Therrien may not favour the most captivating style in the NHL, but it's effective when deployed smartly.

"If we can't force turnovers, then it looks like we never have the puck. A lot of things start with our fore-check, but you can't just put it all on the forwards," defenceman and provocateur P.K. Subban said after Game 5.

When the defence moves the puck quickly and effectively, the forwards can play with more speed and get to pucks first, disrupting attacking teams such as Tampa.

"When we're playing our system the way we want to, we should be forcing turnovers.
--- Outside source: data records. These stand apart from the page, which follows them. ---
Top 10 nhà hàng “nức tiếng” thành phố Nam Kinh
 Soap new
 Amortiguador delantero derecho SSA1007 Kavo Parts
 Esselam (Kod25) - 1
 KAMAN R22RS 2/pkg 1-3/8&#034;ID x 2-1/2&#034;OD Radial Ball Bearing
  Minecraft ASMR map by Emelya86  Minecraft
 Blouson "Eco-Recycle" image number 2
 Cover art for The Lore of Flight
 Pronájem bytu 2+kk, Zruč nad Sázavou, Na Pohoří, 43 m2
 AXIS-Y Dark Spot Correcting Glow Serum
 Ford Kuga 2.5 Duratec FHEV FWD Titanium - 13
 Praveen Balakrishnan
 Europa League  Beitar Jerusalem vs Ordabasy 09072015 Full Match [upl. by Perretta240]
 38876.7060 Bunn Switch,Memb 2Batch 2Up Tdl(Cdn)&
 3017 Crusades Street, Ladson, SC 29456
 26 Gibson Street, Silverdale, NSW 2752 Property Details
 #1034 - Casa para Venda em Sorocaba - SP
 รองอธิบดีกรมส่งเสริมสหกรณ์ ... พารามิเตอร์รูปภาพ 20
And when we are forcing turnovers, there's not a team in this league, I think, that can play with us," Subban added. "When we're not, we're going to be in trouble. … Carey's a great hockey player, but he's human."

The Habs' power play, which has been a detriment all season, has also awoken since Therrien moved Andrei Markov off the first wave and put Jeff Petry with Subban.

The adjustment has given Subban more freedom to roam, and though the man advantage has scored only once in the series, it has looked potent and generated chances.

Lightning coach Jon Cooper referenced the Montreal power play after Game 5, saying it was effective enough to sap his team's positive momentum in the game.

The Habs have also been seeking to exploit the middle of the ice, activating their defence so they can support the attack on central drives and create more chaos around Tampa goalie Ben Bishop.

The offshoot is the Habs have scored the first goal in each of the past two games (after failing to do so in seven of their first nine playoff games) from plays that traversed the middle of the Tampa zone.

The late game winner on Saturday was scored by Pierre-Alexandre Parenteau on a quick shot from the high slot, a spot from which he had cranked a shot off the post in the second.

"We've been having success in that little zone of the ice – it's generating. So when I saw the puck come to P.K., I thought I should go there and try to get open," said Parenteau, who was set up by a sensational Subban fake-and-deke at the offensive blueline that bamboozled both Alex Killorn and Stamkos, who had thrown a blind pass up the boards.

Pacioretty said the expectation is the Tampa defence will yield more of those kinds of chances as it wears down over a long series.

Tampa may well be the fastest team in the league, but that doesn't mean Montreal isn't quick enough to wear them out.

It's also true that Bishop has been generous in the past couple of games.

Prior to Game 5, he vowed to let his play answer Subban's words (the blueliner had suggested Bishop has been "sitting on a horseshoe at times"), but in the end it didn't.

Subban, who grappled with his boyhood pal Stamkos after the final horn, said he expects Bishop "to be a lot better" on Tuesday.

Psychological gamesmanship is a two-way street, of course. Cooper said his team doesn't fear Price, whose numbers against Tampa are "very pedestrian."

Subban often delivers his strongest performances after making transgressive statements – almost no one in hockey trash-talks in public any more – and bristled when was asked if he worried about providing bulletin-board fodder.

"I'm on the ice, so someone can address it. … I'm here, I'm not hiding from anybody," he said.

On second thought, it appears the Habs aren't going to Florida for fun at all.